Measurement, verification and management
The pinnacle of the optimisation pyramid is measurement, verification and management.
When real-time data is available anytime, anywhere, issues such as performance drift can be identified long before the degradation results in significant loss of efficiency or, at worse, equipment failure.
Today, web-based tools are available 24/7 and act as a continuous feedback loop by providing detailed, real-time and historical performance data so operators can quickly detect, diagnose and resolve system faults. Data is made visible via easy-to-read graphs and charts and analysis tools allow for the quick diagnosis of faults. Alerts and notifications are sent automatically.
Sophisticated yet simple to use, these emerging measurement tools enable continuous commissioning to be more effective. Early adopters say they’re amazed at the level of available, actionable data these tools provide.

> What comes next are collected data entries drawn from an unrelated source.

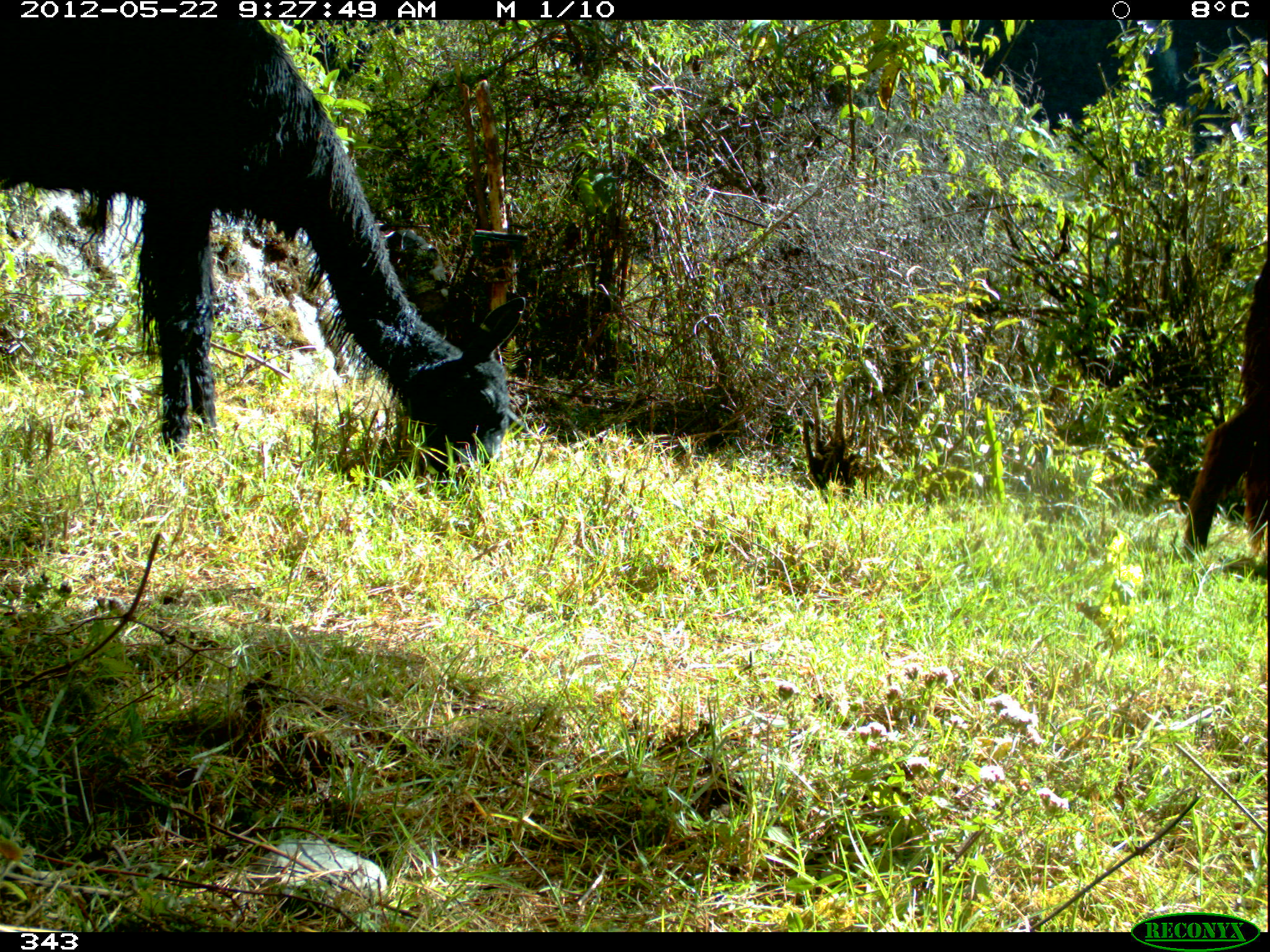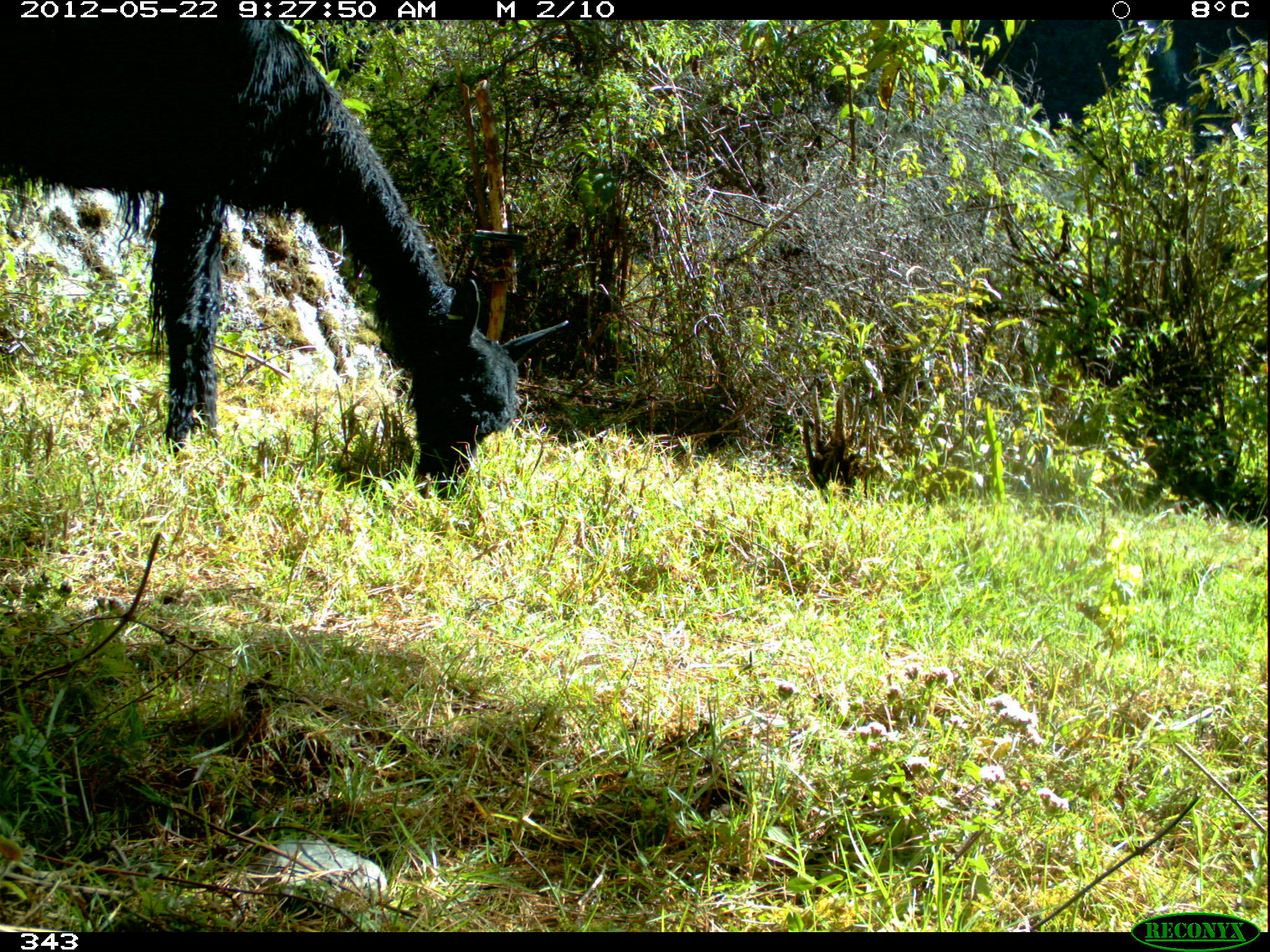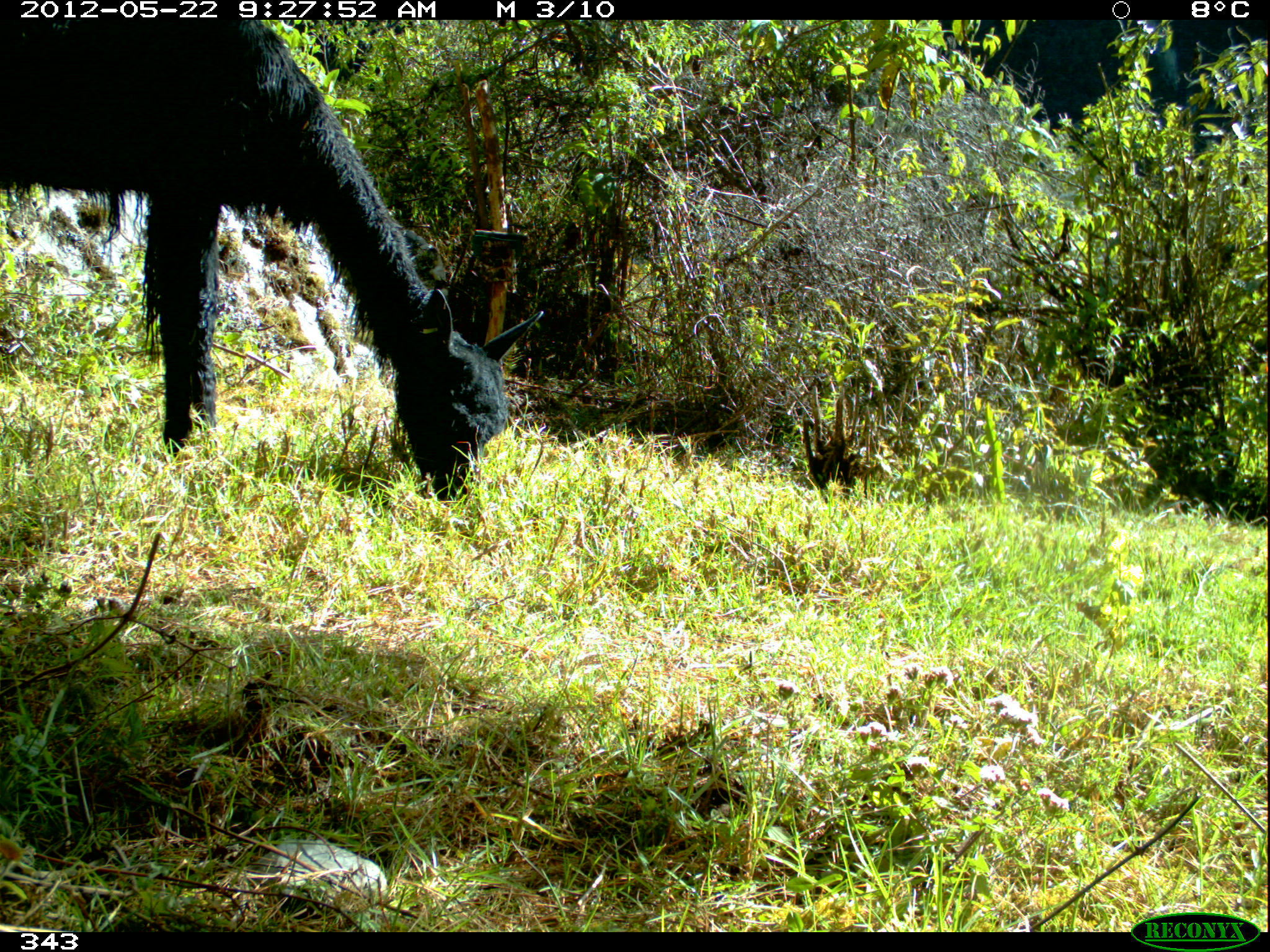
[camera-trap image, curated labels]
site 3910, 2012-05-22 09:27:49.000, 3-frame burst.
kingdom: Animalia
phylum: Chordata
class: Mammalia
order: Artiodactyla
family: Camelidae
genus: Vicugna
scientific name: Vicugna pacos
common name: alpaca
Vicugna pacos (alpaca).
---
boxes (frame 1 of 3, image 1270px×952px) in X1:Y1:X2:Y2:
vicugna pacos: 0:20:525:487; 1182:259:1267:561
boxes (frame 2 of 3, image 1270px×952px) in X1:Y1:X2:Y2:
vicugna pacos: 0:20:568:495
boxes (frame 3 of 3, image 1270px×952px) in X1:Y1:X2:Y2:
vicugna pacos: 0:20:543:500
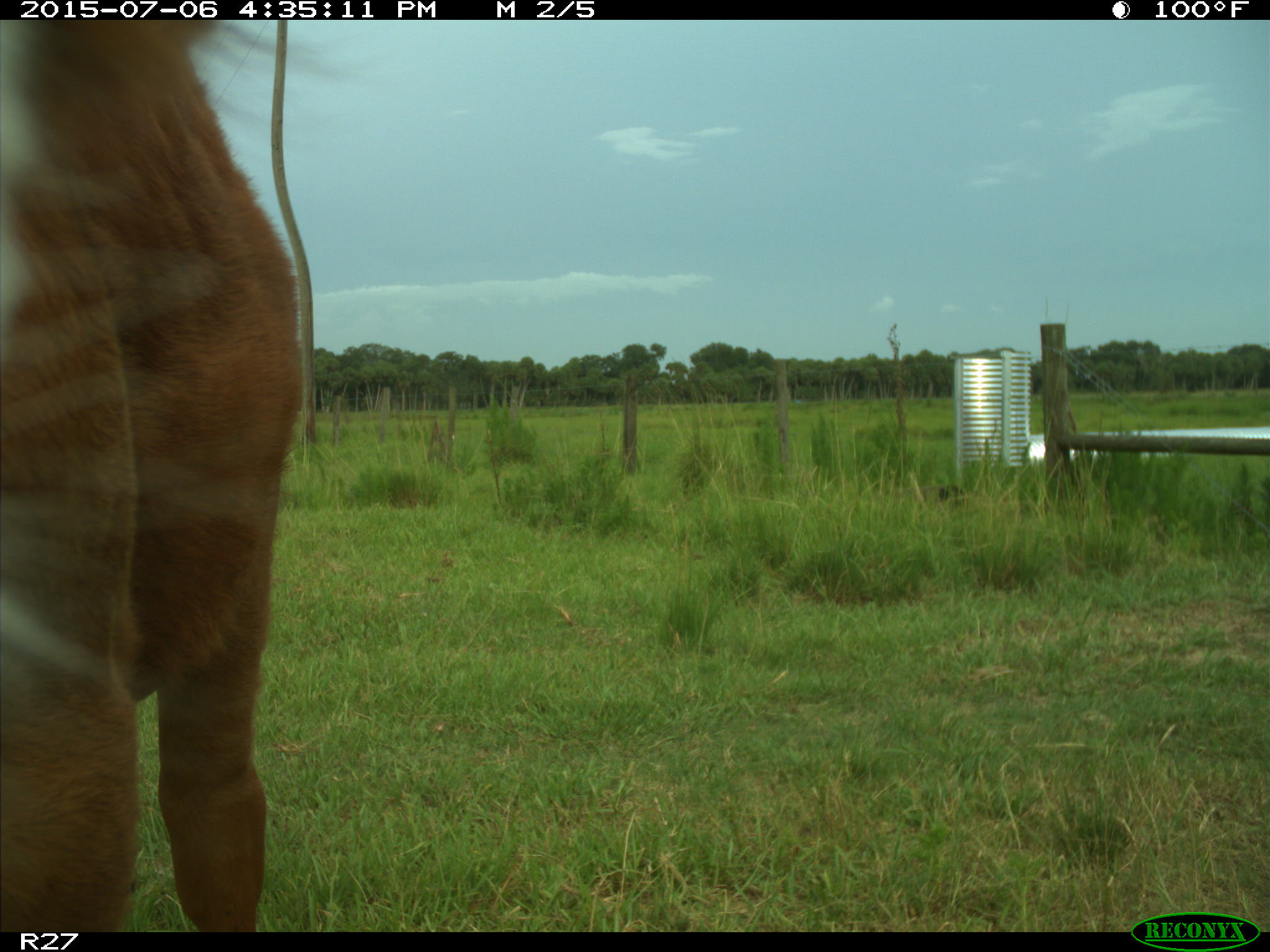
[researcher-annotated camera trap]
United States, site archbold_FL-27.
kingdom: Animalia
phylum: Chordata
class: Mammalia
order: Artiodactyla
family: Bovidae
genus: Bos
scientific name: Bos taurus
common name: domestic cow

ASHRAE is taking notice of the value delivered by real-time measurement, verification and management data. The society is considering the development of a building classification system that would require owners to continuously measure the performance of the central plant and regularly post updated efficiency levels.
Taking the steps
As shown in this article, it takes a holistic approach, a ‘whole-building’ philosophy known as central plant optimisation, to provide the levels of energy and operational savings today’s consulting engineers and building owners require. Anything less delivers disappointing results.
Don’t be fooled by those who claim that any one step, or any subset of these seven steps, provides the silver bullet that leads to commercial plant room optimisation.
Instead, take the time to think critically about your current situation. Perhaps you’ve already implemented some of these seven steps. Use this as a guide to show you what’s missing, so you can maximise the investments in efficiency you’ve already made to achieve peak performance. Once fully implemented, central plant optimisation can deliver central plant energy savings of up to 60 per cent.
Achieving true central plant optimisation will also require partnering with a provider who embraces this holistic approach, offers standardised, scalable solutions and can demonstrate proven performance.
With the right partner, the right mindset and a commitment to take each of the seven steps, you can reach the pinnacle of efficiency today.
Today’s opportunity may be tomorrow’s mandate.